§ **Your goal**
Every record is to be copied unchanged, except that its pictures are removed.

=======

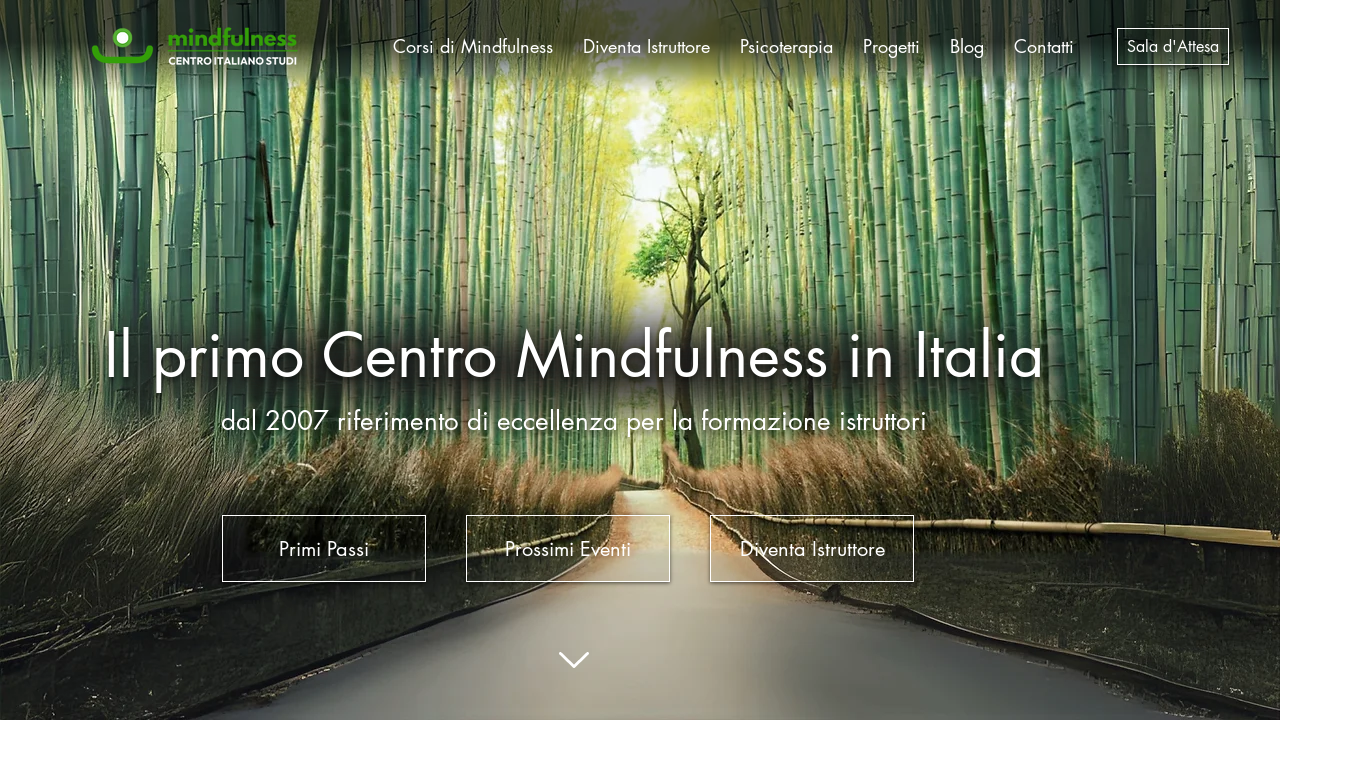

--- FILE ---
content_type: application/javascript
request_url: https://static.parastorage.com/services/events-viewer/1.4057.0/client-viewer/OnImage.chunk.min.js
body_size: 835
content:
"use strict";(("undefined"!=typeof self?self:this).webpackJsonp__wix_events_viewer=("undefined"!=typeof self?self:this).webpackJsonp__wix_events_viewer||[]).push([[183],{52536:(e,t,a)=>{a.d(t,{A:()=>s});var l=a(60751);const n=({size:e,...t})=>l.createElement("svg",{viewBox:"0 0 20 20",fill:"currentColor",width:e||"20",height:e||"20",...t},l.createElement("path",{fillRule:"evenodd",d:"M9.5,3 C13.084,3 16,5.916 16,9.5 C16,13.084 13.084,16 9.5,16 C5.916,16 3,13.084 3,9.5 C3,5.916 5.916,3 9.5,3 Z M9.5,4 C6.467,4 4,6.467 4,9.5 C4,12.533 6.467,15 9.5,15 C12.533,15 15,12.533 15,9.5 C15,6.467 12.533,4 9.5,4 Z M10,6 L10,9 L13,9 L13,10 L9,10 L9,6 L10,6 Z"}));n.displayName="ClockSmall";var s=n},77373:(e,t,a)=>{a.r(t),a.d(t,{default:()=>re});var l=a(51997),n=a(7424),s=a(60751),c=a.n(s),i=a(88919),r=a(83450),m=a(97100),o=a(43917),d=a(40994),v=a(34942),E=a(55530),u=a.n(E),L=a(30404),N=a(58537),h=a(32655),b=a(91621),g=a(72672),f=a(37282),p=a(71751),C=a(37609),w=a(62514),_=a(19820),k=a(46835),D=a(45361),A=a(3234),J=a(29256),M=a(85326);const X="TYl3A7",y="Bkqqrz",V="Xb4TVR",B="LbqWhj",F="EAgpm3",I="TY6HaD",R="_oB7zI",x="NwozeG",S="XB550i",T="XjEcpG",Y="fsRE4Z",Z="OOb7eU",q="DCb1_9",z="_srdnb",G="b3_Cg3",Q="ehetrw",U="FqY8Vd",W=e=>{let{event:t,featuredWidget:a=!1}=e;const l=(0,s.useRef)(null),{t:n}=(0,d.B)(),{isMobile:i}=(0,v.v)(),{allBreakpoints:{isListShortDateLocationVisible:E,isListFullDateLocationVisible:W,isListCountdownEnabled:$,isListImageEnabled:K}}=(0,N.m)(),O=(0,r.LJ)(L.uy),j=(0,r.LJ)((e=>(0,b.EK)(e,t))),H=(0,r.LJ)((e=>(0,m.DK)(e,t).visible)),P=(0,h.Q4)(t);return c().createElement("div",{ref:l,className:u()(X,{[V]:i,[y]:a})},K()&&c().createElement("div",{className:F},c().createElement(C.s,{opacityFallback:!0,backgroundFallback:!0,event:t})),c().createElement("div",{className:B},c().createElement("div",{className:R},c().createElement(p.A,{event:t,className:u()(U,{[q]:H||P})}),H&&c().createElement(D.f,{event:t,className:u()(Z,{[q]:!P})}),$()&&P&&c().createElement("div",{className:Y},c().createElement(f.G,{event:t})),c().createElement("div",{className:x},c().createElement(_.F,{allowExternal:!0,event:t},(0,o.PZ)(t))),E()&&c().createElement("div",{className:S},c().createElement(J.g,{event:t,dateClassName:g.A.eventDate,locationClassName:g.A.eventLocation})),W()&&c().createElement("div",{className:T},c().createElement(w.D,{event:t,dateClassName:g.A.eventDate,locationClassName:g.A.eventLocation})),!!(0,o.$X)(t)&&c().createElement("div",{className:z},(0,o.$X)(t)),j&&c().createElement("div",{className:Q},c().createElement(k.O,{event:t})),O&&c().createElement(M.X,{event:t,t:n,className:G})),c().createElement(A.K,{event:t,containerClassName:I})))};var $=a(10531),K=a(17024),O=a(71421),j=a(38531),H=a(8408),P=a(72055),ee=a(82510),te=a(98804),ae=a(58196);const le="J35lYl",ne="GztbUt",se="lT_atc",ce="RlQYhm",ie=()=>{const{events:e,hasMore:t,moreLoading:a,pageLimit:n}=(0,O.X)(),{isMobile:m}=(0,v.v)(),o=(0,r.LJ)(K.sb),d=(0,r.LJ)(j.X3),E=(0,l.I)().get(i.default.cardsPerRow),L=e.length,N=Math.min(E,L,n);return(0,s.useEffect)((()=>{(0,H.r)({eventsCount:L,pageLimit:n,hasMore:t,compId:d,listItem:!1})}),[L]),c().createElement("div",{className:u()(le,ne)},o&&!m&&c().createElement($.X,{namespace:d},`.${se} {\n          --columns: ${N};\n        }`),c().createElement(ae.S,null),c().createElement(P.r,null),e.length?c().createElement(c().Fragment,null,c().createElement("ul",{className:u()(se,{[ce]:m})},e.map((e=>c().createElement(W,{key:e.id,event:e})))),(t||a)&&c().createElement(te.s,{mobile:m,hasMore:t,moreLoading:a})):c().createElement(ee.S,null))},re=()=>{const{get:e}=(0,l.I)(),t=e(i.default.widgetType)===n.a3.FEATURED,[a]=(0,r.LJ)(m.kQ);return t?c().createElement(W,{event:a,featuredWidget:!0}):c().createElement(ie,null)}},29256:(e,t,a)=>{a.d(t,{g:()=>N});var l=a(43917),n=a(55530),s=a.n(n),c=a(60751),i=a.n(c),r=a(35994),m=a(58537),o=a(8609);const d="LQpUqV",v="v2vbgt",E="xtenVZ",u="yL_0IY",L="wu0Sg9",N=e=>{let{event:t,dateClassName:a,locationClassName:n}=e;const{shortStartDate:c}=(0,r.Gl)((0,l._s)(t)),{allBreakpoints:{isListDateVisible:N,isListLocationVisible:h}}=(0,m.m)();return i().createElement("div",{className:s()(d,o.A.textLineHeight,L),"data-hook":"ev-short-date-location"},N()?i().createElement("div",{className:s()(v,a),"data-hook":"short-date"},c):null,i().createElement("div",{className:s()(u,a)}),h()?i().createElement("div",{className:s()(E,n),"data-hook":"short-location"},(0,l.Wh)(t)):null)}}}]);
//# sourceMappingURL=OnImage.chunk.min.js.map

=======

§ **Solution**
--- FILE ---
content_type: application/javascript
request_url: https://static.parastorage.com/services/events-viewer/1.4057.0/client-viewer/OnImage.chunk.min.js
body_size: 835
content:
"use strict";(("undefined"!=typeof self?self:this).webpackJsonp__wix_events_viewer=("undefined"!=typeof self?self:this).webpackJsonp__wix_events_viewer||[]).push([[183],{52536:(e,t,a)=>{a.d(t,{A:()=>s});var l=a(60751);const n=({size:e,...t})=>l.createElement("svg",{viewBox:"0 0 20 20",fill:"currentColor",width:e||"20",height:e||"20",...t},l.createElement("path",{fillRule:"evenodd",d:"M9.5,3 C13.084,3 16,5.916 16,9.5 C16,13.084 13.084,16 9.5,16 C5.916,16 3,13.084 3,9.5 C3,5.916 5.916,3 9.5,3 Z M9.5,4 C6.467,4 4,6.467 4,9.5 C4,12.533 6.467,15 9.5,15 C12.533,15 15,12.533 15,9.5 C15,6.467 12.533,4 9.5,4 Z M10,6 L10,9 L13,9 L13,10 L9,10 L9,6 L10,6 Z"}));n.displayName="ClockSmall";var s=n},77373:(e,t,a)=>{a.r(t),a.d(t,{default:()=>re});var l=a(51997),n=a(7424),s=a(60751),c=a.n(s),i=a(88919),r=a(83450),m=a(97100),o=a(43917),d=a(40994),v=a(34942),E=a(55530),u=a.n(E),L=a(30404),N=a(58537),h=a(32655),b=a(91621),g=a(72672),f=a(37282),p=a(71751),C=a(37609),w=a(62514),_=a(19820),k=a(46835),D=a(45361),A=a(3234),J=a(29256),M=a(85326);const X="TYl3A7",y="Bkqqrz",V="Xb4TVR",B="LbqWhj",F="EAgpm3",I="TY6HaD",R="_oB7zI",x="NwozeG",S="XB550i",T="XjEcpG",Y="fsRE4Z",Z="OOb7eU",q="DCb1_9",z="_srdnb",G="b3_Cg3",Q="ehetrw",U="FqY8Vd",W=e=>{let{event:t,featuredWidget:a=!1}=e;const l=(0,s.useRef)(null),{t:n}=(0,d.B)(),{isMobile:i}=(0,v.v)(),{allBreakpoints:{isListShortDateLocationVisible:E,isListFullDateLocationVisible:W,isListCountdownEnabled:$,isListImageEnabled:K}}=(0,N.m)(),O=(0,r.LJ)(L.uy),j=(0,r.LJ)((e=>(0,b.EK)(e,t))),H=(0,r.LJ)((e=>(0,m.DK)(e,t).visible)),P=(0,h.Q4)(t);return c().createElement("div",{ref:l,className:u()(X,{[V]:i,[y]:a})},K()&&c().createElement("div",{className:F},c().createElement(C.s,{opacityFallback:!0,backgroundFallback:!0,event:t})),c().createElement("div",{className:B},c().createElement("div",{className:R},c().createElement(p.A,{event:t,className:u()(U,{[q]:H||P})}),H&&c().createElement(D.f,{event:t,className:u()(Z,{[q]:!P})}),$()&&P&&c().createElement("div",{className:Y},c().createElement(f.G,{event:t})),c().createElement("div",{className:x},c().createElement(_.F,{allowExternal:!0,event:t},(0,o.PZ)(t))),E()&&c().createElement("div",{className:S},c().createElement(J.g,{event:t,dateClassName:g.A.eventDate,locationClassName:g.A.eventLocation})),W()&&c().createElement("div",{className:T},c().createElement(w.D,{event:t,dateClassName:g.A.eventDate,locationClassName:g.A.eventLocation})),!!(0,o.$X)(t)&&c().createElement("div",{className:z},(0,o.$X)(t)),j&&c().createElement("div",{className:Q},c().createElement(k.O,{event:t})),O&&c().createElement(M.X,{event:t,t:n,className:G})),c().createElement(A.K,{event:t,containerClassName:I})))};var $=a(10531),K=a(17024),O=a(71421),j=a(38531),H=a(8408),P=a(72055),ee=a(82510),te=a(98804),ae=a(58196);const le="J35lYl",ne="GztbUt",se="lT_atc",ce="RlQYhm",ie=()=>{const{events:e,hasMore:t,moreLoading:a,pageLimit:n}=(0,O.X)(),{isMobile:m}=(0,v.v)(),o=(0,r.LJ)(K.sb),d=(0,r.LJ)(j.X3),E=(0,l.I)().get(i.default.cardsPerRow),L=e.length,N=Math.min(E,L,n);return(0,s.useEffect)((()=>{(0,H.r)({eventsCount:L,pageLimit:n,hasMore:t,compId:d,listItem:!1})}),[L]),c().createElement("div",{className:u()(le,ne)},o&&!m&&c().createElement($.X,{namespace:d},`.${se} {\n          --columns: ${N};\n        }`),c().createElement(ae.S,null),c().createElement(P.r,null),e.length?c().createElement(c().Fragment,null,c().createElement("ul",{className:u()(se,{[ce]:m})},e.map((e=>c().createElement(W,{key:e.id,event:e})))),(t||a)&&c().createElement(te.s,{mobile:m,hasMore:t,moreLoading:a})):c().createElement(ee.S,null))},re=()=>{const{get:e}=(0,l.I)(),t=e(i.default.widgetType)===n.a3.FEATURED,[a]=(0,r.LJ)(m.kQ);return t?c().createElement(W,{event:a,featuredWidget:!0}):c().createElement(ie,null)}},29256:(e,t,a)=>{a.d(t,{g:()=>N});var l=a(43917),n=a(55530),s=a.n(n),c=a(60751),i=a.n(c),r=a(35994),m=a(58537),o=a(8609);const d="LQpUqV",v="v2vbgt",E="xtenVZ",u="yL_0IY",L="wu0Sg9",N=e=>{let{event:t,dateClassName:a,locationClassName:n}=e;const{shortStartDate:c}=(0,r.Gl)((0,l._s)(t)),{allBreakpoints:{isListDateVisible:N,isListLocationVisible:h}}=(0,m.m)();return i().createElement("div",{className:s()(d,o.A.textLineHeight,L),"data-hook":"ev-short-date-location"},N()?i().createElement("div",{className:s()(v,a),"data-hook":"short-date"},c):null,i().createElement("div",{className:s()(u,a)}),h()?i().createElement("div",{className:s()(E,n),"data-hook":"short-location"},(0,l.Wh)(t)):null)}}}]);
//# sourceMappingURL=OnImage.chunk.min.js.map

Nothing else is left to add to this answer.